Here I tried to add the polar plot on top of the Cartesian grid,but what I got instead was 2 separate figures(one polar another Cartesian),I want this polar figure to be embedded in the Cartesian plot. Also I have used some of the code previously available as I am new to matplotlib.
from pylab import *
import matplotlib.pyplot as plt
x = [0,10,-3,-10]
y = [0,10,1,-10]
color=['w','w','w','w']
fig = plt.figure()
ax1 = fig.add_subplot(111)
scatter(x,y, s=100 ,marker='.', c=color,edgecolor='w')

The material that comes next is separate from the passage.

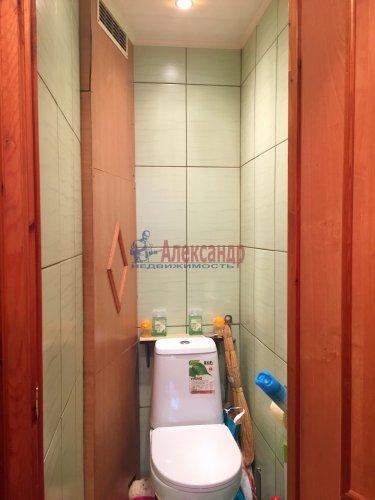 4-комнатная квартира (60м2) на продажу по адресу Турку ул., 23— фото 14 из 19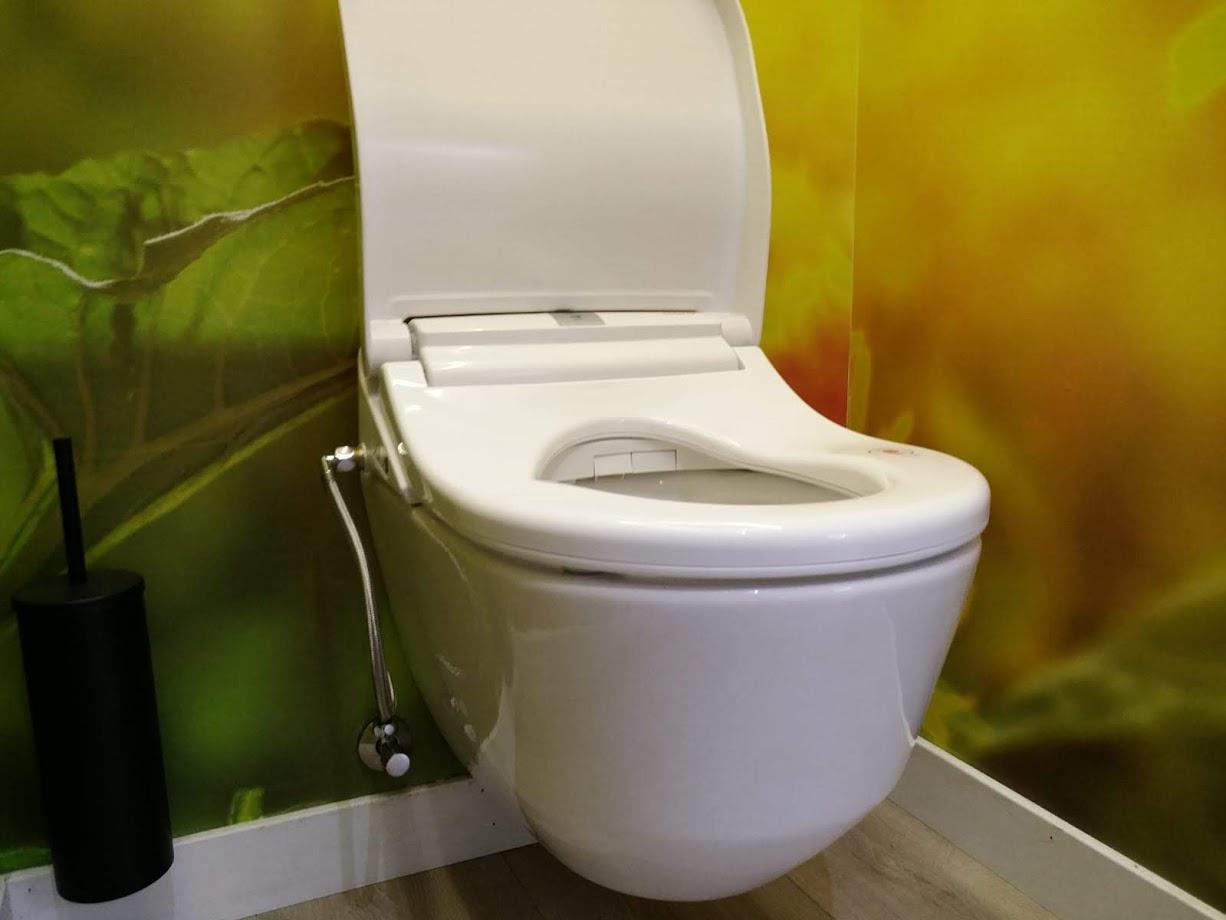 Maro D'Italia DI600 Dusch WC Aufsatz Sonnenblume  Montage #2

circle1=plt.Circle((0,0),5,color='r',fill=False)
circle_min=plt.Circle((0,0),4.5,color='g',fill=False)
circle_max=plt.Circle((0,0),5.445,color='b',fill=False)
fig = plt.gcf()
fig.gca().add_artist(circle1)
fig.gca().add_artist(circle_min)
fig.gca().add_artist(circle_max)
left,right = ax1.get_xlim()
low,high = ax1.get_ylim()
arrow( left, 0, right -left, 0, length_includes_head = True, head_width = 0.15 )
arrow( 0, low, 0, high-low, length_includes_head = True, head_width = 0.15 )
grid()
fig = plt.figure()
ax2 = fig.add_subplot(111)
scatter(x,y, s=100 ,marker='.', c=color,edgecolor='w')
circle2=plt.Circle((0,0),5,color='r',fill=False)
circle_min=plt.Circle((0,0),4.5,color='g',fill=False)
circle_max=plt.Circle((0,0),5.445,color='b',fill=False)
fig = plt.gcf()
fig.gca().add_artist(circle2)
fig.gca().add_artist(circle_min)
fig.gca().add_artist(circle_max)
left,right = ax2.get_xlim()
low,high = ax2.get_ylim()
arrow( left, 0, right -left, 0, length_includes_head = True, head_width = 0.15 )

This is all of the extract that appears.